Instructions to follow
Copy out the stretch of records from the line containing "How distantly are" through the line containing "5.45 meters", word for word and with both of those lines included.

[Scene-based spatial questions]
--- begin ---

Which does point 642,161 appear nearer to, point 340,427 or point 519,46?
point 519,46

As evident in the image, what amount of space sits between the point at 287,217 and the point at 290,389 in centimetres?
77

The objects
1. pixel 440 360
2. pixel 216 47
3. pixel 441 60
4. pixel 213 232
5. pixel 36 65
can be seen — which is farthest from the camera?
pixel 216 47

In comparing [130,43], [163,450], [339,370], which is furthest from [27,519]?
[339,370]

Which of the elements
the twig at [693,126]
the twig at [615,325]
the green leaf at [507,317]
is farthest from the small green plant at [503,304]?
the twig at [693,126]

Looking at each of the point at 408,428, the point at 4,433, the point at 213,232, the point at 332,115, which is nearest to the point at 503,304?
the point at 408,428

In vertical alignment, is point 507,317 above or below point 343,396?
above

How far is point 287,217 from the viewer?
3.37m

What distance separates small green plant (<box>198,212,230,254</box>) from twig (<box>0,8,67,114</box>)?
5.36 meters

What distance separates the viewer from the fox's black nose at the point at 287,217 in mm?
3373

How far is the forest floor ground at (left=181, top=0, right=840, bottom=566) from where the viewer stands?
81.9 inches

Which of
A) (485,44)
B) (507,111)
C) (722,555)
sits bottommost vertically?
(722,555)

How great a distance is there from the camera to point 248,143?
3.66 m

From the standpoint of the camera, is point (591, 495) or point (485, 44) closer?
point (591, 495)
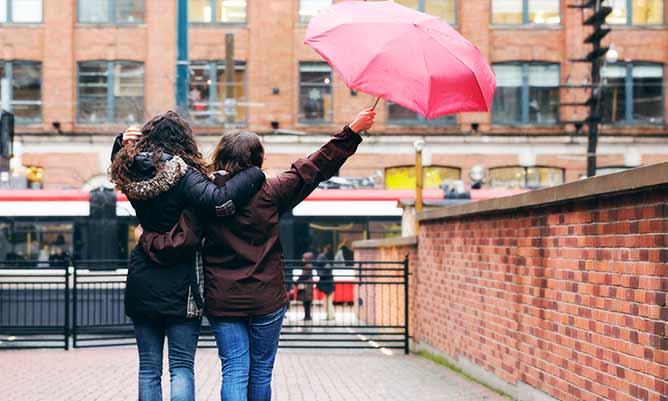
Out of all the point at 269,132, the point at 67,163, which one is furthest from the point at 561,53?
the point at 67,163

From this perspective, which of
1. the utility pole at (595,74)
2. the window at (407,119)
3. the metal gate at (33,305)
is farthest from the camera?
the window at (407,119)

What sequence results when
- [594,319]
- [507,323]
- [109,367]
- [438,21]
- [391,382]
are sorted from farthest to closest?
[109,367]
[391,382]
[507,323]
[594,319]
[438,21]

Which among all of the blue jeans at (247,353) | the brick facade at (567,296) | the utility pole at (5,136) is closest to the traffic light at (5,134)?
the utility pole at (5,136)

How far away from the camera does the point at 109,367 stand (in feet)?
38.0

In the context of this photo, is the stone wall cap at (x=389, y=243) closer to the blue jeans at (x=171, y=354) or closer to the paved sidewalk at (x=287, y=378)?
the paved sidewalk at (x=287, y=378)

--- end ---
--- begin ---

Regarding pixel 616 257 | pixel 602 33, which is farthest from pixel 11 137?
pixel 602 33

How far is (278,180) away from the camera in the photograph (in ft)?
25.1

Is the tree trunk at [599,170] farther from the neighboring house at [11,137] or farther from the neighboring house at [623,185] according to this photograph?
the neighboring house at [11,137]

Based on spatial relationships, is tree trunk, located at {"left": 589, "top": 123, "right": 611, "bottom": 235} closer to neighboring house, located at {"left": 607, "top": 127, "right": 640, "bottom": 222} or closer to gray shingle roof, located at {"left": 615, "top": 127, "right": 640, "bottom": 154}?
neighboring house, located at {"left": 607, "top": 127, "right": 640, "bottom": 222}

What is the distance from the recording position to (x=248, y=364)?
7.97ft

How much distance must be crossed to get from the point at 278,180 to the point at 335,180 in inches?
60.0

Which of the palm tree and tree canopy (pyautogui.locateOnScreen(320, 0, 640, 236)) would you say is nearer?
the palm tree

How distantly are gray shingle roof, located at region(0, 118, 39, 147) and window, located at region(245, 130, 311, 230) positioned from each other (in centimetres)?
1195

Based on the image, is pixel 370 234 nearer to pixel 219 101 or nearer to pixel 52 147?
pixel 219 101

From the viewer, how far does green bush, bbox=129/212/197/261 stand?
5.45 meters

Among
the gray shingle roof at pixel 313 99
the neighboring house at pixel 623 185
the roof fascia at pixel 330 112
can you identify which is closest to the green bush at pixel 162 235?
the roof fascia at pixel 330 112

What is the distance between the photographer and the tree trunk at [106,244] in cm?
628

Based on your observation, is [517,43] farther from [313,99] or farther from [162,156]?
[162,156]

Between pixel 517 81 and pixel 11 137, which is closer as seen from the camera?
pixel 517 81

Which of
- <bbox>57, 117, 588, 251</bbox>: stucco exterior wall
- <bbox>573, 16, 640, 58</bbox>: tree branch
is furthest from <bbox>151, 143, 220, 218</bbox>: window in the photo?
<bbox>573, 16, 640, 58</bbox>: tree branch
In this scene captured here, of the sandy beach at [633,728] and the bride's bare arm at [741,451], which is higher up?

--- end ---

Reply
How distantly are gray shingle roof, located at region(0, 118, 39, 147) and window, located at region(245, 130, 311, 230) positioned from each other (in centimetres)?
1195

Based on the image, is pixel 370 234 nearer to pixel 219 101 or nearer to pixel 52 147?
pixel 219 101

From the viewer, how far does green bush, bbox=129/212/197/261 stand?
5.45 meters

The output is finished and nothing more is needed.